* Written exercise *
Please reproduce the piece on Erin Moran below, word for word and in full.

— start Text extract —

Erin Moran was stereotyped as an actress — and that wounded her as an adult — you will never be cuter or funnier than you were in your preteen days, even though the entertainment industry, and the fanatical public, will always want you to remain childlike, virginal, and untouched by the modern-day suffering of adulthood.

What is a young actress to do when faced with an aging face, diminished opportunities to work, an addiction that comforts, and the ravages of celebrity that focuses only against time and a dwindling bank account?

More often than not, the answer becomes a death at age 56 in an Indiana trailer park — and while there’s nothing wrong with living in the Midwest, or surviving with a roof over your head — there is always the nagging reminder of who you used to be, and what you could have earned, and the restoration of what time forgot — if others only chose to remember you, and pay you for the worth you earned merely by surviving.

Nobody is owed a life, but everybody is owed respect, by default, of nature.

And that is the sad end of Erin Moran — lost and alone, fighting her depression on her own, and without ongoing professional support — she wilted, and tendered her life to the lowest bidder, all in a final effort to impress the rest of us for cold ownership of a previous fame, and not the one life that actually mattered in the end.

There is no greater tragedy in show business than the unresponsive remission of a diminished childhood star. We long for what they used to be, and so do they, but only we realize that white-hot fame, and celebrity, can never be re-achieved without a re-dedication to time, purpose and training — and time travel, into the future, and never into the past, is the one conundrum that few child stars are capable of solving alone in their cold lonesome — and for the Us of Us to expect their survival out of the spite of time, is unrealistic, and ultimately, cruel.

If you mourn Erin Moran, then damn yourself in the interim — and I certainly have — because she was always there, right there, waiting, for you to notice her again.

— end Text extract —
— start Dataset extract —

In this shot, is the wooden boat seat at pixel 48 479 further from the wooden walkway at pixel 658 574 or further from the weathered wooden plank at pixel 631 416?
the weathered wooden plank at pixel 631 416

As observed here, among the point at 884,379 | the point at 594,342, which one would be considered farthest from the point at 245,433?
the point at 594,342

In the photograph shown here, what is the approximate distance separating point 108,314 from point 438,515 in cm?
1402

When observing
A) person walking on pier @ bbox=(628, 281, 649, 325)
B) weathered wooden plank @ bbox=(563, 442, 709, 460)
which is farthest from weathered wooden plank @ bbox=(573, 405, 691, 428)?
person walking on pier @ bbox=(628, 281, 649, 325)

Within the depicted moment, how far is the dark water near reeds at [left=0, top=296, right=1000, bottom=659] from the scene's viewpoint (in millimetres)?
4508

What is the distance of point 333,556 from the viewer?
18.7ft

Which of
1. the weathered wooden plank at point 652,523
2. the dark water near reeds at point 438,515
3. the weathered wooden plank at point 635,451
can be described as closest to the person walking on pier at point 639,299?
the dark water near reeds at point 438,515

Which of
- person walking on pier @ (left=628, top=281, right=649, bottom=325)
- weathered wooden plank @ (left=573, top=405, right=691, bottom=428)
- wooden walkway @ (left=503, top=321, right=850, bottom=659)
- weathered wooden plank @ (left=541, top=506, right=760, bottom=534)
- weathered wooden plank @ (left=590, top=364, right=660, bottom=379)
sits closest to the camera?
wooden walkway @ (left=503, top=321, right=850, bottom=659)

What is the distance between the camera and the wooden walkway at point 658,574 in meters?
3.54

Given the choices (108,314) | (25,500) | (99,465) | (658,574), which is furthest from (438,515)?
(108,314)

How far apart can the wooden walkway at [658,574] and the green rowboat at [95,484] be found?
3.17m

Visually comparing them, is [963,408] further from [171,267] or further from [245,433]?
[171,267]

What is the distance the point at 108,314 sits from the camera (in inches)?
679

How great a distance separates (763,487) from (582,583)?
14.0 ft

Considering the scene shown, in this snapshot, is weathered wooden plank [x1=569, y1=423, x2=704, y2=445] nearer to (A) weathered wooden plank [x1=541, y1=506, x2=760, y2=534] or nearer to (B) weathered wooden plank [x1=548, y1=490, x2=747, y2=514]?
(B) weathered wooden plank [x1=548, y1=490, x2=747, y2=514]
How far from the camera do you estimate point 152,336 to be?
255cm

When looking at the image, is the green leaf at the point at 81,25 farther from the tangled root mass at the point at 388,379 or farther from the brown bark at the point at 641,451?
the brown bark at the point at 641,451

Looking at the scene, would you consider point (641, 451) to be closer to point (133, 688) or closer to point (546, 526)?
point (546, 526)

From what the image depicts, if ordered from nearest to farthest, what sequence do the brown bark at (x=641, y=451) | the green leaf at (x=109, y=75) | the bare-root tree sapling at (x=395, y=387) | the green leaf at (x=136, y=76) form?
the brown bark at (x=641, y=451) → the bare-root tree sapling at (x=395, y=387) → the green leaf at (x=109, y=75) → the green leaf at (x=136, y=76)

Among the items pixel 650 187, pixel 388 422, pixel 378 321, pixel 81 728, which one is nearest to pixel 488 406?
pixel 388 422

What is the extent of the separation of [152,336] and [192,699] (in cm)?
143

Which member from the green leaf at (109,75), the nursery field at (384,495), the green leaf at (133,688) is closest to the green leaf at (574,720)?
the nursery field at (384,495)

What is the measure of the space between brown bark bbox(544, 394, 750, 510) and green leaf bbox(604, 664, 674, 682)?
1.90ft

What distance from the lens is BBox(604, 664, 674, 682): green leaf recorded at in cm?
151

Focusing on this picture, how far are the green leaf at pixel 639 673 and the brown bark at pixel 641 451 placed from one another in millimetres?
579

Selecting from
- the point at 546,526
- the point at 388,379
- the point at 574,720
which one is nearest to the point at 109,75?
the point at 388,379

— end Dataset extract —

* Solved exercise *
Erin Moran was stereotyped as an actress — and that wounded her as an adult — you will never be cuter or funnier than you were in your preteen days, even though the entertainment industry, and the fanatical public, will always want you to remain childlike, virginal, and untouched by the modern-day suffering of adulthood.

What is a young actress to do when faced with an aging face, diminished opportunities to work, an addiction that comforts, and the ravages of celebrity that focuses only against time and a dwindling bank account?

More often than not, the answer becomes a death at age 56 in an Indiana trailer park — and while there’s nothing wrong with living in the Midwest, or surviving with a roof over your head — there is always the nagging reminder of who you used to be, and what you could have earned, and the restoration of what time forgot — if others only chose to remember you, and pay you for the worth you earned merely by surviving.

Nobody is owed a life, but everybody is owed respect, by default, of nature.

And that is the sad end of Erin Moran — lost and alone, fighting her depression on her own, and without ongoing professional support — she wilted, and tendered her life to the lowest bidder, all in a final effort to impress the rest of us for cold ownership of a previous fame, and not the one life that actually mattered in the end.

There is no greater tragedy in show business than the unresponsive remission of a diminished childhood star. We long for what they used to be, and so do they, but only we realize that white-hot fame, and celebrity, can never be re-achieved without a re-dedication to time, purpose and training — and time travel, into the future, and never into the past, is the one conundrum that few child stars are capable of solving alone in their cold lonesome — and for the Us of Us to expect their survival out of the spite of time, is unrealistic, and ultimately, cruel.

If you mourn Erin Moran, then damn yourself in the interim — and I certainly have — because she was always there, right there, waiting, for you to notice her again.